Tuesday 14 September 2010

Gordon's Alive!!!



THE FINAL FRONTIER - Part 1 - "Flash Gordon"

Flash Gordon is rather like Moulin Rouge or Batman Returns; you either love it or you hate it. I can see why it bombed in the U.S. of A back in 1980. The sets are gaudy, the performances large and pantomime-like, the effects ropey, the story worthy of a 4 year old's imagination and the music unusual, to say the least, for a science fiction adventure film.

But director Mike Hodges had a big set of balls on him and knew exactly what he was doing. All the things that people dislike about the remake of the 1930's serials are all the reason why it's a great movie. The whole affair is so huge, tacky and over the top it's like going to see to the theatre to see a drag queen with a really good singing voice; it knows damn well what it looks like so sit back and enjoy the spectacle baby!

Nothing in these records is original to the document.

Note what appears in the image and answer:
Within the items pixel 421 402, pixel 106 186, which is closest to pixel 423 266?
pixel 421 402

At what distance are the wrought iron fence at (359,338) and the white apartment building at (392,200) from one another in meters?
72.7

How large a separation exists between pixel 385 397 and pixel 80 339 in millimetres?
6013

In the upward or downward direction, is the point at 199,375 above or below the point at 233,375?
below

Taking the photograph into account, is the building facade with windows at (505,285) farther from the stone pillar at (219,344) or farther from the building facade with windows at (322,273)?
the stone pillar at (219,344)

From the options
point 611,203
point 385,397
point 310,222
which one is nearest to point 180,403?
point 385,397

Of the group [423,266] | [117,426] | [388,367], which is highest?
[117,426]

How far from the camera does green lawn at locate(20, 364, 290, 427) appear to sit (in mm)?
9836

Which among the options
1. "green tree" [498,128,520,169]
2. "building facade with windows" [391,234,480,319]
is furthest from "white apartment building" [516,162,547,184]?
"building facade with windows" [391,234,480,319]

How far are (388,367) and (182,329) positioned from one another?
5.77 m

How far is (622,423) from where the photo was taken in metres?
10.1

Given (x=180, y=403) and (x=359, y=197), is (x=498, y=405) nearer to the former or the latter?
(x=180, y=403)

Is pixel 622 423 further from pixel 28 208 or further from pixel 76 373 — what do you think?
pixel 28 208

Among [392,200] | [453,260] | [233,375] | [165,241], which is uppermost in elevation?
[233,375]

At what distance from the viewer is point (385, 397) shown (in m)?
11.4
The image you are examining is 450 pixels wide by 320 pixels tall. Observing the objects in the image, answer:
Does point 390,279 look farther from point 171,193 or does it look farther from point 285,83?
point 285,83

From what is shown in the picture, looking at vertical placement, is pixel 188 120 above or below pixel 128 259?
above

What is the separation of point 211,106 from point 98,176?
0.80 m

The sets and costumes are bright, glitzy and in-your-face-trashy brilliance. The effects, which cleverly(?) homage the 1930's version by being both retro and poorly executed too...but it just adds to the texture of the piece as a whole. Queens score is utterly original, from the thumping main theme ("FLASH! dum dum dum dum dum dum...")to the crashing guitars of the action set pieces.

The casting is inspired, with virtually every main actor adding to the iconography of this adaptation. Dalton is suave and brutal ("Bitch!" / "Bastards!"), Topol is resourceful and spirited, Wyngarde is conniving and slippery, Von Sydow is graceful and cruel and Flash himself is the softly spoken, yet dull, All-American he has to be.
Of course the standout performance is that of Brian Blessed, with his Shakespearean whisper-shouts dominating every scene he's in ("Gordon's Alive!!!").

And finally the girls who were poster icons for me as a kid... The sultry, simmering sexuality of Ornella Muti and the perky, righteous spunk of Melody Anderson; still devastatingly radiant after all these years.

A great piece of entertainment. The story is so slight it might blow away in a slight wind, but it has so many classic scenes (bore worms, the tree stump creature, a gladiatorial disc fight, the go-Flash-go football fight, etc) that it stands proudly on it's own. I've said it before, but I'll say it again; critisism of a movie for having style over substance is no critisism at all. Because in cases like this, style IS substance.

1 comment:

Nick aka Puppet Angel said...

"Gordon's aliiiive!"

Sometimes Brian Blessed is all you need in a movie.

But Ornella Muti and Melody Anderson sure do help. Mmmmm....

Flash Gordon is a camp classic. How can anyone not love it?

"Freeze you bloody bastards!" Nice one Dalton.